Taylor was appointed by Prime Minister Theresa May last October to probe how today's tech-driven economy is changing employment practices.
But his review was seen by unions as a missed opportunity to strengthen the rights of workers, who they argue are wrongly classified as self-employed, and thus do not receive benefits such as sick pay and holiday leave.
Firms such as Deliveroo and Uber have come under fire for employing cyclists and taxi drivers as independent contractors, when critics argue their workers wear uniforms and are subject to a number of restrictions associated with company workers, rather than self-employed contractors.
Sport chain Sports Direct has also come under fire for its use of zero-hour contracts, which do not guarantee employment.

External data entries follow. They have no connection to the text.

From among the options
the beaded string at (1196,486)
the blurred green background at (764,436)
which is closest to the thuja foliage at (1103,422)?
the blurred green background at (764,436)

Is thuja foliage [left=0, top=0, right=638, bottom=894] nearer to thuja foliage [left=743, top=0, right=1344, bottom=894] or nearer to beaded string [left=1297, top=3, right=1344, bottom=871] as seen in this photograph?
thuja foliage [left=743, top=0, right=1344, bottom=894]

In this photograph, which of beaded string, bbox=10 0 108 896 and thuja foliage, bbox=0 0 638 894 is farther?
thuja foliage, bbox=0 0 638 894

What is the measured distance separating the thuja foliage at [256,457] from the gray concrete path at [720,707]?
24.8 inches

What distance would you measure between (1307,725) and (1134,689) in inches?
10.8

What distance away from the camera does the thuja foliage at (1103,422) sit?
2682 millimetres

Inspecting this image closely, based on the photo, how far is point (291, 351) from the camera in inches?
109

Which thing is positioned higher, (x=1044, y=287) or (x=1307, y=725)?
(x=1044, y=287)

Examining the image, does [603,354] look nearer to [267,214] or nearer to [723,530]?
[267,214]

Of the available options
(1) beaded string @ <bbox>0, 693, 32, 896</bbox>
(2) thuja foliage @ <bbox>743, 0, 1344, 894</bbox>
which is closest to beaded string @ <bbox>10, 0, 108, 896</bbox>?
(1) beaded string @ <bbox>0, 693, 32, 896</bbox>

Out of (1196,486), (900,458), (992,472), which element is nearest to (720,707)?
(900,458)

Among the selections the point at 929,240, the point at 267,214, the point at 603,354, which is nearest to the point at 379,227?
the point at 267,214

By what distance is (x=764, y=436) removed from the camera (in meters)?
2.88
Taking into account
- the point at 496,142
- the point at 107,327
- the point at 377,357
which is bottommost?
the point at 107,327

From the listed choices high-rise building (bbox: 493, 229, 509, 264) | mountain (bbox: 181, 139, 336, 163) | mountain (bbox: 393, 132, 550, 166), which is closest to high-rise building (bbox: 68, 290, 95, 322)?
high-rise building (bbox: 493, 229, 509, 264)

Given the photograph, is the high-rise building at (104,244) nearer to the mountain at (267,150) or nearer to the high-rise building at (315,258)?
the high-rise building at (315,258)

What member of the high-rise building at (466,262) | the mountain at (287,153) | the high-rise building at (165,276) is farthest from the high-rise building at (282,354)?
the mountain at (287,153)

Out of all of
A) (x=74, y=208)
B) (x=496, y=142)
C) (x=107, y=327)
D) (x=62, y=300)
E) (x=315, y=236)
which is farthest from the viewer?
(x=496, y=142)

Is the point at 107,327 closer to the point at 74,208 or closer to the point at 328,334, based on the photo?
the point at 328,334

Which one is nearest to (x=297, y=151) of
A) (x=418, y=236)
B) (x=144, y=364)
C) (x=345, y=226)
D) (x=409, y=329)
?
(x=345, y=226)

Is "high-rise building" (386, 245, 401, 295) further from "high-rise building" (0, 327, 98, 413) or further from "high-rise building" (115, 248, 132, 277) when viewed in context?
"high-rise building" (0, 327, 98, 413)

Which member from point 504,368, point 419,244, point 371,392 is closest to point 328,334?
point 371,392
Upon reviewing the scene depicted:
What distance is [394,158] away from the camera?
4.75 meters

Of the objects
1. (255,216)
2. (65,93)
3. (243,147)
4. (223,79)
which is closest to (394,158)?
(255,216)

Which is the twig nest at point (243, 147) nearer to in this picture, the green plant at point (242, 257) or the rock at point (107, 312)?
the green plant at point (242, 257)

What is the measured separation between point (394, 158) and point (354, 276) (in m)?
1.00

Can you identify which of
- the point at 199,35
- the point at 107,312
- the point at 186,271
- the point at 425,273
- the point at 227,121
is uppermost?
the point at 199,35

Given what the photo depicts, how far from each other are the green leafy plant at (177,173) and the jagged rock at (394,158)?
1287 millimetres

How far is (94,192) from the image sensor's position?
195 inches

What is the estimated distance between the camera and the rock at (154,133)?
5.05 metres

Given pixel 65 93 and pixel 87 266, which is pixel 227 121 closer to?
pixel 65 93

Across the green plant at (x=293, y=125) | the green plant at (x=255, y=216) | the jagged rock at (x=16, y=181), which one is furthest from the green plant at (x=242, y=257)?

The TUC estimates the gig economy costs the taxpayer £4bn ($5.1bn) a year in lost tax and higher benefits. Around 1.7 million workers are on zero hours contracts, according to the Office for National Statistics.
Taylor's review will demand a new category of worker called a 'dependent contractor', which will apply to workers who are not company employees but are also not as free as independent contractors.
These workers should receive benefits such as sick pay and holiday leave, as well as being covered by some minimum wage requirements.
The Taylor review is also expected to suggest that, when dependent contractors are paid by the task rather than the hour, minimum wage rules could be applied on a "piece rate" basis.
Under these rules, a gig company would have to demonstrate through its wealth of data that an average person, working averagely hard, could earn 20% more than the national minimum wage in an hour.
This would apply at times of normal demand. But if that person chose to "log in" to work at a time when demand was low, they might not earn the minimum wage — although the gig company would have to use its real-time data to warn them in advance.
But TUC general secretary Frances O'Grady said: "I worry that many gig economy employers will be breathing a sigh of relief this morning. From what we've seen, this review is not the game-changer needed to end insecurity and exploitation at work.
"The responsibility now lies with Theresa May to listen to those at the sharp end of the labour market. Vulnerable workers need root and branch changes, not just warm words."
Tim Roache, GMB General Secretary, added: "What we've seen so far is tinkering around the edges and creating more loopholes employers will inevitably exploit.
"Current employment laws and our tax and national insurance structures are sufficient - the issue has been one of enforcement, or lack of it.
"Unscrupulous employers are ignoring the rights which workers already have and are not paying their fair share of taxes."